TEXT TO READ
Been following this thread for a while, some thoughts in random order:

If I remember correctly you said that you are using the 1 5/8" heliax  
notches as your duplexer.
If I also remember correctly others have reported problems of many  
sorts with these homebrew devices.

While not an easy thing to find I would suggest that you most likely  
need some sort of a bandpass cavity on the receiver to protect from  
the noise that gets past the heliax notches.

Remember that a notch duplexer only removes the notched portion of the  
TX signal on the RX side and the RX signal on the TX side, all other  
noise is passed directly to the load.  Thus you only have two small  
notches, one at the RX frequency and one at the TX frequency.   
Everything else is passed.

You probably should also look at the TX signal to check for spurs.

If the RX has the extender circuit installed, turn it off and rerun  
your test.  It could be that the extender is tuned to a frequency near  
the TX or a low level output from the TX.

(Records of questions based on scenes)
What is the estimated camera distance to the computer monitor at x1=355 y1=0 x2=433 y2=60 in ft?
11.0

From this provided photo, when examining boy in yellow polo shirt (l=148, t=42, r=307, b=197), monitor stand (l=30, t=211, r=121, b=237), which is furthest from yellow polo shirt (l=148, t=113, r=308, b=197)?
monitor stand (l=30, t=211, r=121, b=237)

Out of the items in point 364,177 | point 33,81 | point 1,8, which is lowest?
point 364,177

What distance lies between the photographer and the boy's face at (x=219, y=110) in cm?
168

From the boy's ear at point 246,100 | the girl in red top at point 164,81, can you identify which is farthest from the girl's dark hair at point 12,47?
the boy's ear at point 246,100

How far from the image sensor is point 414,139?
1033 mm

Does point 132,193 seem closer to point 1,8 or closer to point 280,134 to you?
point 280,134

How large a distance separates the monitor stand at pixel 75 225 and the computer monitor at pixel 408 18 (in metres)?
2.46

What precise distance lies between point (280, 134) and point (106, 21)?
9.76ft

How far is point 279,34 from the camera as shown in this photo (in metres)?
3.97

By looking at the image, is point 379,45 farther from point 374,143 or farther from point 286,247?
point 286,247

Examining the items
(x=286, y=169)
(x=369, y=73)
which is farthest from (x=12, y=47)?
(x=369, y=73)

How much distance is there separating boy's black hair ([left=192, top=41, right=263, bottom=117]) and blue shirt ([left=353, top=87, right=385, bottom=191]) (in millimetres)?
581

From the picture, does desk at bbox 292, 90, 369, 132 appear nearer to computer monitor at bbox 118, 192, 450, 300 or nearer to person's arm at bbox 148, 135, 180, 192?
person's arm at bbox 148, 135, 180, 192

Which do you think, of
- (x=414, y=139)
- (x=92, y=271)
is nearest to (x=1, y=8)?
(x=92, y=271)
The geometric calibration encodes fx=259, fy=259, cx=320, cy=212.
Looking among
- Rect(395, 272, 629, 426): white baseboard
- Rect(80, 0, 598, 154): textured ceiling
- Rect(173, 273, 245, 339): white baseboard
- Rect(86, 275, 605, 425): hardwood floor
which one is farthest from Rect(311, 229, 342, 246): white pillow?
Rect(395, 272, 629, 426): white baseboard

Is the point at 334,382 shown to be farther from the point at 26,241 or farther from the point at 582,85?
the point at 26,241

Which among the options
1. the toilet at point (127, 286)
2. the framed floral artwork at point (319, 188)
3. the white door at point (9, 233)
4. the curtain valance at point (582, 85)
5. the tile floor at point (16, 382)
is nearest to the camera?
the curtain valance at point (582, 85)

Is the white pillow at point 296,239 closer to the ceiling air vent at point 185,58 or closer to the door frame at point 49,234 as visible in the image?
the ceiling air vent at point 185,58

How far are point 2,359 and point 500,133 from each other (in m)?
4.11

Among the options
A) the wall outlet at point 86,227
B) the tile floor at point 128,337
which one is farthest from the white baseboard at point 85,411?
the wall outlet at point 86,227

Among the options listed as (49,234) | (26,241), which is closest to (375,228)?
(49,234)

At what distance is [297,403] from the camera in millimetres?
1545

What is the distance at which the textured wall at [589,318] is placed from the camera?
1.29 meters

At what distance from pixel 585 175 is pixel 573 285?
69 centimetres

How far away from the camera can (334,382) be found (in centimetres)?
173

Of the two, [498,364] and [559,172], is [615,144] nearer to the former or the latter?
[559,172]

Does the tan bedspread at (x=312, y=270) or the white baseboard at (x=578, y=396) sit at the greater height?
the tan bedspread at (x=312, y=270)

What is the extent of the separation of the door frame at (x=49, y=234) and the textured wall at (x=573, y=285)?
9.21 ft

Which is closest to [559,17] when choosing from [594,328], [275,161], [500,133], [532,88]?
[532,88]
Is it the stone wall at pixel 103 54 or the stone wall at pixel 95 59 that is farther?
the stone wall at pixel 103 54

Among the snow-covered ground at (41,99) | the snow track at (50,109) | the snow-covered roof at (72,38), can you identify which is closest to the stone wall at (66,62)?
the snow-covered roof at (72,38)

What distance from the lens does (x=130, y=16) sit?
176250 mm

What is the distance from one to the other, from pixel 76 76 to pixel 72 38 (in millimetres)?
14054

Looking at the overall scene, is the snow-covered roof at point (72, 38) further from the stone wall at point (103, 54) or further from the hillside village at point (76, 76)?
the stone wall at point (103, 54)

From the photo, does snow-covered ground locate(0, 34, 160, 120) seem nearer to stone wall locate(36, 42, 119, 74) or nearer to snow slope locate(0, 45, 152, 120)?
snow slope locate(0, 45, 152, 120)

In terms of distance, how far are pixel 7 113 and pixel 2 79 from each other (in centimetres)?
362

OBJECTIVE
In the post about the notch duplexer, what does the writer suggest adding on the receiver to protect it from the noise that gets past the heliax notches? Rely only on the post about the notch duplexer, not on the material.

THE COMPLETED TASK
Some sort of bandpass cavity.